Two cases involving the importation of suspected counterfeit items detected at land checkpoints.


A 33-year-old male Malaysian driver claimed he had to pay Goods and Services Tax for his earphones, speakers and headsets of assorted brands when he was stopped for checks at Tuas checkpoint on 3 Jan. However, the Singapore Customs officer noticed that the declared amount was too low in value and suspected that he could be importing counterfeit items for commercial purposes.

On the same day, at about 6.50pm, an officer at Woodlands checkpoint found several bags containing multiple items, believed to be counterfeit goods in a Malaysia-registered car boot.

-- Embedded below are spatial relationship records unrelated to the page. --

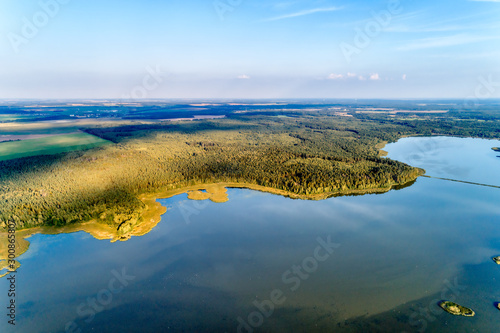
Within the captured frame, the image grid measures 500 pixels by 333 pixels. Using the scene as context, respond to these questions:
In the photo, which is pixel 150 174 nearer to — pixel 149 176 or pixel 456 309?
pixel 149 176

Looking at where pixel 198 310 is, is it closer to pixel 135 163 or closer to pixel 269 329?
pixel 269 329

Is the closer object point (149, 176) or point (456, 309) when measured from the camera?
point (456, 309)

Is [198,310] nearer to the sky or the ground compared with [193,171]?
nearer to the ground

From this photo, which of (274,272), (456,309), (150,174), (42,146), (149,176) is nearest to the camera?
(456,309)

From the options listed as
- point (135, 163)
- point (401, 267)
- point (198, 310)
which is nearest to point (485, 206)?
point (401, 267)

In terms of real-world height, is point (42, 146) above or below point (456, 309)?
above

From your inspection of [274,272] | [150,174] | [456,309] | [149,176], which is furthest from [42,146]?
[456,309]

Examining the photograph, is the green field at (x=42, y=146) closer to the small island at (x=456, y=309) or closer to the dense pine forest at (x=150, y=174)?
the dense pine forest at (x=150, y=174)
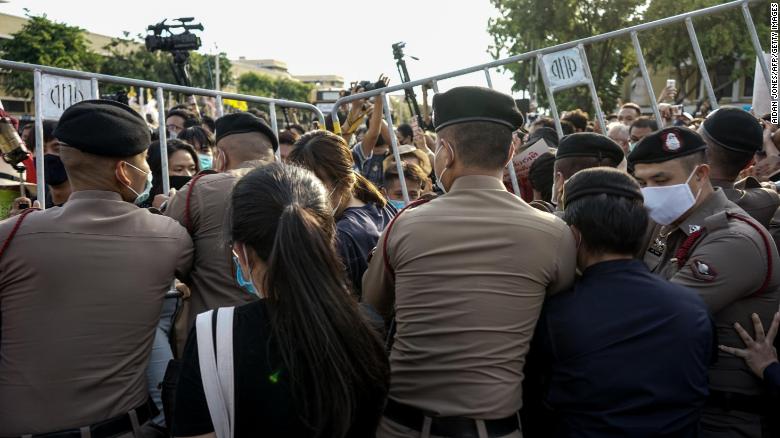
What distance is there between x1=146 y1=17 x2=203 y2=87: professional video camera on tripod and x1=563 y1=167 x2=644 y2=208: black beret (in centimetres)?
605

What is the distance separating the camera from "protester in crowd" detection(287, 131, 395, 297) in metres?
3.00

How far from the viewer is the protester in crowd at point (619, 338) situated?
1.98 m

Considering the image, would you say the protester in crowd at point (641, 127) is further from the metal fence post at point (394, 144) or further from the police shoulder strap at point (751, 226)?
the police shoulder strap at point (751, 226)

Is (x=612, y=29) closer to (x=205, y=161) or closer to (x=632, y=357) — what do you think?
(x=205, y=161)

Both cases had been referred to Singapore Police Force for investigation.

Our borders are our first line of defence in safeguarding Singapore’s security. The ICA will continue to conduct security checks on passengers and vehicles at the checkpoints to prevent attempts to smuggle in undesirable persons, drugs, weapons, explosives and other contrabands.

The Police take a serious view against intellectual property right (IPR) infringements and will not hesitate to take action against perpetrators who showed blatant disregard for our IPR laws. Persons found guilty of importing, possessing or distributing goods with falsely applied trade mark for the purpose of trade may be fined up to a maximum of $100,000, or an imprisonment term which may extend to five years, or both.